Once we set up the new Fortran frontends for LLVM, we may be able to fill in the blanks. I am aware that PGI compare GCC to Flang at their slides. I believe the comparison is flawed because -march=native was not used for GCC. Without this flag SSE is used for floating point code generation and this is significantly slower than AVX2. Also Flang comes with its own math library that used to be faster than glibc and provide vectorized math functions. Glibc was improved significantly recently and vector functions was added. For serious math performance thus glibc update is greatly recommended :)
This is a summary how SPEC numbers developed in last 3 years giving little bit extra context. Again the exchange benchmark for Clang 8 was replaced by one built by AOCC.
If you are not a compiler developer single digit SPEC differences may look small, but the benchmark suite is generally memory bound and changes reported here are important.
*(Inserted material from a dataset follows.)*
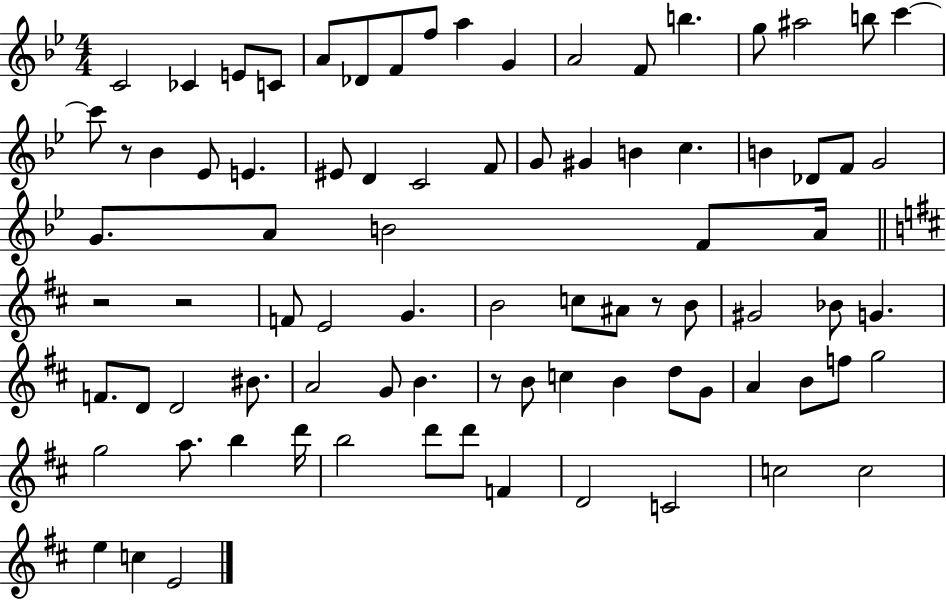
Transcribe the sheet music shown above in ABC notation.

Overall LTO (and even more so LTO+PGO) can be big win for complex programs with flat profiles (such as Perl, GCC in the SPEC testsuite). It is less important for projects where internal loops are rather small and can be hand-optimized and put into a single file (like, say xz or exchange). Sometimes compiler just gets lucky - for example the 50% speedup of Povray is mostly due to one fortunately partial inlining decision. This is something which could have been easily fixed at source level if the original developers noticed the problem by profiling.
In longer term I believe switching to LTO enabled build environment should make the code bases easier to maintain. Letting compiler to do more work reduces the pressure to hand optimize code placement (such as putting more code to inline functions in headers), add bit of extra robustness (such as ODR violation warnings) and therefore let developers to focus on more important issues. At the moment we compare performance of LTO optimized programs which were for ages tuned for non-LTO compilers. I would expect the importance of LTO to grow not only because new optimizations will be added but also because code bases will be re-tuned for the new environment.
I believe GCC 9 is a solid release. With LTO framework mature enough I hope we can finally see the performance and code size gains from enabling it by default for distribution builds. With bit of luck this should happen for OpenSUSE Tumbleweed really soon and hopefully others will follow. It took only 14 years to implement that :)
For GCC 10 I plan to continue working on improving WPA times and also again look into implementing new fancy optimizations.